Wednesday 4 June

 

Belorado - Atapuerca

32 km.

 

 

 

Day 12

 

 

 

 

 

   

About wild mountains and a bed above the pigsty

 

After an improvised breakfast of yoghurt, banana and some dry bread, the next stage is waiting for me. The first part is heavy because my left shoulder hurts again. That is why the contents of my backpack must be rearranged at the first stop. After that it goes a little better. The first part of the route through rather flat country is not very spectacular. It becomes more interesting after passing the village of Villafranca Montes the Oca. Here the wild slopes of the Montes de Oca are beginning, a stretch strongly feared by medieval pilgrims because of the nearly impassable territory, the harsh climate and the many robbers. Today the robbers have disappeared, but it has remained a lonesome area, covered with dense forests. 

 

Montes de Oca

 

The coffee I had in Espinosa del Camino has given me a lot of energy and in a firm speed (unusual for me) I climb the first slopes. Generally I am not a very good climber. The reason for this is the lack of opportunities for training in Holland. When climbing with a group I am generally the last one to arrive at the top. But on the flat stretches and during the descent I always rejoin the others without too many efforts. But today I am going like a rocket though groves of firs and oaks. It is a pity that the peace and quiet of the woods is slightly disturbed by the (fortunately not too heavy) traffic on the national road, running parallel to the Camino from time to time. Sometimes the landscape makes me think of the wildest parts of the Belgian Ardennes. Such a landscape I did not pass before during my pilgrimage. Because of my speed I pass a considerable number of pilgrims and before I realise it I am in San Juan de Ortega, a settlement around a monastery, in the middle of nowhere.

 

San Juan de Ortega at last!

 

I have already walked 25 kilometres, but I am not tired at all and do not want to stop for today. The weather is also perfect for walking today. The refugio here, where some people are already waiting, does not really make a good impression me. It seems to me a rather primitive one. Moreover I heard that the legendary welcoming priest of this place, who each evening used to cook garlic soup for the pilgrims, died last year. I wait a little bit before I make a decision to see the church, which is restored at this moment with money of the European Union. The church is well worth visiting, especially the medieval memorial of the saint, who has given his name to this place. San Juan the Ortega was a follower of Santo Domingo de la Calzada and just like him he started the construction of roads, bridges and a refugio in this deserted region.

 

 

San Juan de Ortega, sarcophagus

 

When leaving the church, to my surprise, I meet my companions Dirk and Nuala from the train to Saint Jean Pied the Port again, together with Martin from Holland and Rosemary from New Zealand (not the young little girl of two days ago but an elderly woman). We all decide to continue to the next refuge in the village of Atapuerca. Two other ladies, also from Holland, are joining us. I will never see so many Dutch on the Camino as today!

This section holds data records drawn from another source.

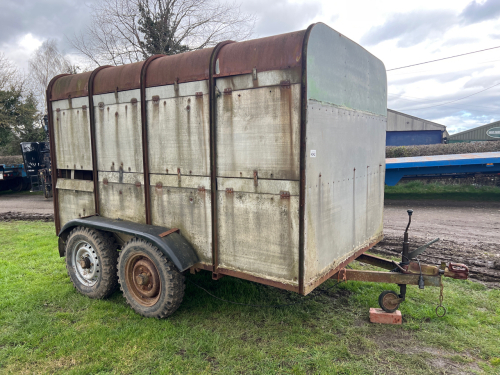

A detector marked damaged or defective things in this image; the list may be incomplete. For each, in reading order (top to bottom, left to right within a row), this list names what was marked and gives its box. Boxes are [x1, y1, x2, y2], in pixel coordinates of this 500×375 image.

rusty metal frame [45, 73, 70, 234]
rusty metal frame [87, 66, 112, 222]
rusty metal frame [140, 54, 163, 225]
rusty metal frame [210, 41, 235, 274]
rusty metal frame [298, 24, 314, 296]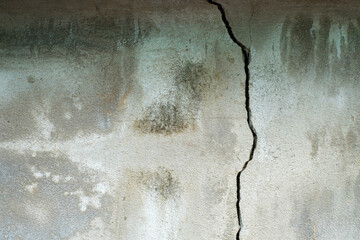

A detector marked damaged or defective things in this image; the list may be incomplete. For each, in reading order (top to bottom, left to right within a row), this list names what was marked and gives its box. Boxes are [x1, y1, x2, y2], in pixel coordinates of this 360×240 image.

vertical crack in wall [207, 0, 258, 239]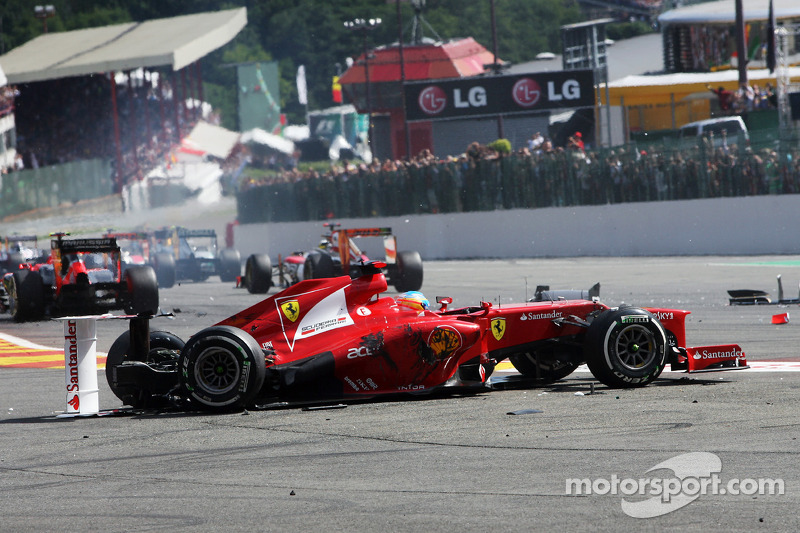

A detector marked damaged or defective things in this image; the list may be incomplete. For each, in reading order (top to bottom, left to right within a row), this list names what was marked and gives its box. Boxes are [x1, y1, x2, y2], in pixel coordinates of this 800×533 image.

crashed ferrari f1 car [104, 260, 744, 410]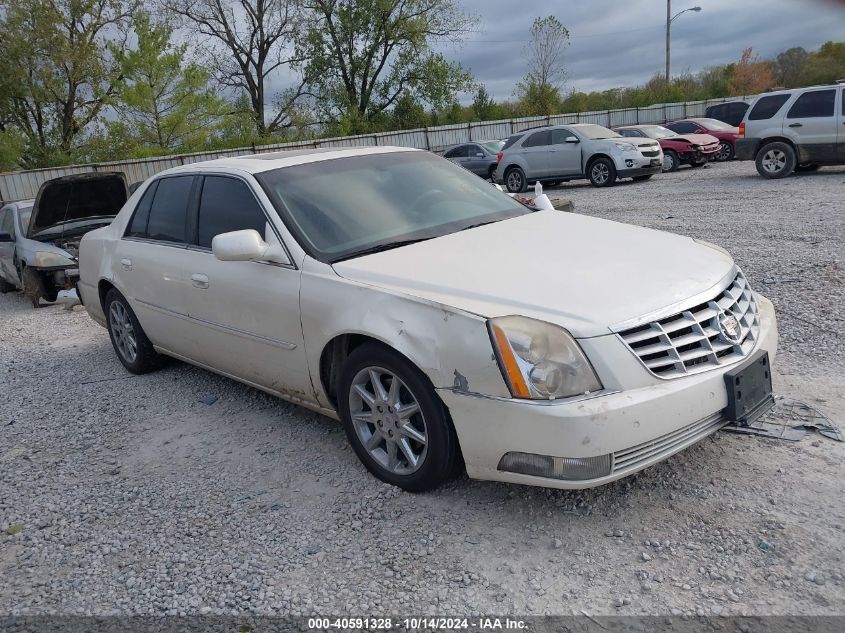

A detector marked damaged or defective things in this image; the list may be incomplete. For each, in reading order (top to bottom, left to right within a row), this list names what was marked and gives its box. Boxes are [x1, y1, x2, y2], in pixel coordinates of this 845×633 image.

wrecked vehicle [0, 173, 127, 306]
damaged sedan [0, 173, 129, 306]
damaged sedan [76, 147, 776, 488]
wrecked vehicle [76, 149, 776, 494]
front bumper damage [438, 296, 776, 488]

After passing a plateau with beautiful views the four Dutchmen reach the refugio of Atapuerca, where we hear that it is already full for today. What to do now? To walk further to Burgos is no option and the nearest refugio lies aside of the route in a hamlet where nothing can be bought. At a bar Martin asks if there is somebody in this village who lets rooms to pilgrims. He gets an address from the barkeeper and the four of us are going there. For twelve Euro a person we get lodging in a house with five beds. The fifth bed has already been let to Oliver, a German, who I already met in Belorado. Only when we have already have paid the landlady, do we notice how shabby the house is. Everything is in disorder and it does not seem to have been cleaned for a long time. The blankets could also have been fresher. Twelve Euros appears to be an extortionate price for what is really offered. I have indeed the advantage of a chamber for my own, but it appears to lie above a pigsty, which you can smell very well. The first thing I do is close the window. Fortunately it is not very warm today!

A little bit later Dirk, Rosemary and Nuala, who also cannot find a bed in this village, arrive. We do not hesitate for a moment. We decide at once to rent the living room to them, so that they can lay their mattresses there and can take a decent shower. We agree to share the costs for the house. Nuala has no mattress, but I do not need mine now so she can have it for this night. Martin and Oliver are telling blood-curdling tales about bedbugs and other creepy little animals, but they can not frighten me, so I turn in without fear to have a quit night without snoring neighbours. I think, people who have hosophobia better not walk the Camino. If they are not cured of it very quickly they will leave the Camino very soon or they have to pay a lot of money for lodging.